(Dataset records)
+++++

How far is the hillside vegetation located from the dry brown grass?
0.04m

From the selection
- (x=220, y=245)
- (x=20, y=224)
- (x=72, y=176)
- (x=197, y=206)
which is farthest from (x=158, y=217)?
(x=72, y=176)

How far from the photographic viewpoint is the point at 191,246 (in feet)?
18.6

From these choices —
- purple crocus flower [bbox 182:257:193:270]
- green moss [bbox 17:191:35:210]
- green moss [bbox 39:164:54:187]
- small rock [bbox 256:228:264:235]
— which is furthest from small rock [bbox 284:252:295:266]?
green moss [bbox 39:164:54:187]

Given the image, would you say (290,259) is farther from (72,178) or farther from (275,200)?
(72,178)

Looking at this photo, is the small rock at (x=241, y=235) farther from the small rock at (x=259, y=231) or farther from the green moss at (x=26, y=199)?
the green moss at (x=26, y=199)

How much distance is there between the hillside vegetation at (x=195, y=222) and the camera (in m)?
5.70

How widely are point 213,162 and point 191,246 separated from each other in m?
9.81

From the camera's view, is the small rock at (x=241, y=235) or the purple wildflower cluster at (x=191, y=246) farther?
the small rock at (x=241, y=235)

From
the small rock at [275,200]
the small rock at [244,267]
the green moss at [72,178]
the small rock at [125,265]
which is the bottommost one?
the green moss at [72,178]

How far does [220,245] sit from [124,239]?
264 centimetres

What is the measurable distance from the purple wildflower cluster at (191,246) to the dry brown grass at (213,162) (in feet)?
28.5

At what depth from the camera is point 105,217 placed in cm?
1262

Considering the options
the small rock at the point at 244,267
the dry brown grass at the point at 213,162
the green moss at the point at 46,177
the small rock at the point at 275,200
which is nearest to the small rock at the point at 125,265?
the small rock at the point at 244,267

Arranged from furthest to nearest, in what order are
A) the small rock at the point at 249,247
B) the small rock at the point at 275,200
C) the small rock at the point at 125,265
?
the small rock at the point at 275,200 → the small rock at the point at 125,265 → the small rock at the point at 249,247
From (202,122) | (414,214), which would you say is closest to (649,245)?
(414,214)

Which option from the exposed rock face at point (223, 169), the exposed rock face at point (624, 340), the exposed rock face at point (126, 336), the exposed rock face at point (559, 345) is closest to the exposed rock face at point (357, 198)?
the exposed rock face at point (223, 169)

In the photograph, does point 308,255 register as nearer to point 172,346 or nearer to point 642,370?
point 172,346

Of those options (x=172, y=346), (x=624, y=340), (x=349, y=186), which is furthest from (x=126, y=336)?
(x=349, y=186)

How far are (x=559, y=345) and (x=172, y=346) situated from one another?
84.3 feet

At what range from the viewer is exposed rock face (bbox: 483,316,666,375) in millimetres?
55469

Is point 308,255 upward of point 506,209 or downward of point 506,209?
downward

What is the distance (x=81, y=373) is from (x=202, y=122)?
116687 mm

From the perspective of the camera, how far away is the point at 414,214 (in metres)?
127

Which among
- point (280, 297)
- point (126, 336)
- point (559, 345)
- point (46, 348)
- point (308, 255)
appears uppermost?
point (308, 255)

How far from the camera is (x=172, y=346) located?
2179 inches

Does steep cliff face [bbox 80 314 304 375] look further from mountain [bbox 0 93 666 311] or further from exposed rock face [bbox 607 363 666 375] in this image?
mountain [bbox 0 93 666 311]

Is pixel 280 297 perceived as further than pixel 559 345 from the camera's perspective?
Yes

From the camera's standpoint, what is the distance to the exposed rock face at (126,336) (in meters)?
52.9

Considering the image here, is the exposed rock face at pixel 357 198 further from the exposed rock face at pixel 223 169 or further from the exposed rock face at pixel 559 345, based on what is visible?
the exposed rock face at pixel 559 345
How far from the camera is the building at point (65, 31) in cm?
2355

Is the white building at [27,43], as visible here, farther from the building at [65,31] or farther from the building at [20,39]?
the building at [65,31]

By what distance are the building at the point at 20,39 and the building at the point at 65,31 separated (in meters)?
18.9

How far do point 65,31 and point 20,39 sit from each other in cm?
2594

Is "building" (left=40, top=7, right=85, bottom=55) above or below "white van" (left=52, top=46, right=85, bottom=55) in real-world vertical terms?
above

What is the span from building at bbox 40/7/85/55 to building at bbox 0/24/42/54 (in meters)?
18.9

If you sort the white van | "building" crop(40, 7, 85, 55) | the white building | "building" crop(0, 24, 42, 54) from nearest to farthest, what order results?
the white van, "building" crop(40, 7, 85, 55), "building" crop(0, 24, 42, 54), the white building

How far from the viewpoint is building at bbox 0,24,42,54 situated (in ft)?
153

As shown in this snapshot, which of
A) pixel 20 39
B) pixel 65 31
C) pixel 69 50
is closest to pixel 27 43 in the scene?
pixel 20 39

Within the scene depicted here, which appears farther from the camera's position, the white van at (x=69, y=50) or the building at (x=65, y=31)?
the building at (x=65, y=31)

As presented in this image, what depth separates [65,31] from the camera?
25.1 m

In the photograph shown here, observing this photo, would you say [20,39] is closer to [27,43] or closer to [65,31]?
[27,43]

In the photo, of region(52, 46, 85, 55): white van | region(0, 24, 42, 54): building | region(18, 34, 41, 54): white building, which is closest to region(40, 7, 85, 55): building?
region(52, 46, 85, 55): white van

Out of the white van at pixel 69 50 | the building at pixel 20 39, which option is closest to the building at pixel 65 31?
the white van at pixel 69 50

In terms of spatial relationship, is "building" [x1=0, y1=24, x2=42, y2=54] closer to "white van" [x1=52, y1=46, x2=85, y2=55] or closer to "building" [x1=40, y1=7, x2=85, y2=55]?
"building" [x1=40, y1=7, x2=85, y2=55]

+++++

→ **GOAL**
Reproduce the lines word for word, beginning with the first line of the records and continuing through the line that contains "the small rock at the point at 275,200 →".

→ **FINAL RESULT**
How far is the hillside vegetation located from the dry brown grass?
0.04m

From the selection
- (x=220, y=245)
- (x=20, y=224)
- (x=72, y=176)
- (x=197, y=206)
which is farthest from (x=158, y=217)?
(x=72, y=176)

How far from the photographic viewpoint is the point at 191,246 (in feet)?
18.6

From these choices —
- purple crocus flower [bbox 182:257:193:270]
- green moss [bbox 17:191:35:210]
- green moss [bbox 39:164:54:187]
- small rock [bbox 256:228:264:235]
— which is furthest from small rock [bbox 284:252:295:266]?
green moss [bbox 39:164:54:187]

Given the image, would you say (290,259) is farther from (72,178) or farther from (275,200)?
(72,178)

Looking at this photo, is the small rock at (x=241, y=235) farther from the small rock at (x=259, y=231) or farther from the green moss at (x=26, y=199)?
the green moss at (x=26, y=199)

How much distance is there between the hillside vegetation at (x=195, y=222) and the camera (in m)?
5.70

How widely are point 213,162 and point 191,246 separated from each other in m?
9.81

From the camera's view, is the small rock at (x=241, y=235) or the purple wildflower cluster at (x=191, y=246) farther?
the small rock at (x=241, y=235)

From
the small rock at [275,200]
the small rock at [244,267]
the green moss at [72,178]
the small rock at [125,265]
which is the bottommost one?
the green moss at [72,178]

How far does [220,245] sit from [124,239]?
264 centimetres

What is the measurable distance from the purple wildflower cluster at (191,246) to the dry brown grass at (213,162) (in feet)?
28.5

At what depth from the camera is point 105,217 placed in cm?
1262

Considering the options
the small rock at the point at 244,267
the dry brown grass at the point at 213,162
the green moss at the point at 46,177
the small rock at the point at 275,200
which is nearest to the small rock at the point at 125,265?
the small rock at the point at 244,267

Arranged from furthest to nearest, in what order are
A) the small rock at the point at 249,247
B) the small rock at the point at 275,200
C) the small rock at the point at 125,265
?
the small rock at the point at 275,200 → the small rock at the point at 125,265 → the small rock at the point at 249,247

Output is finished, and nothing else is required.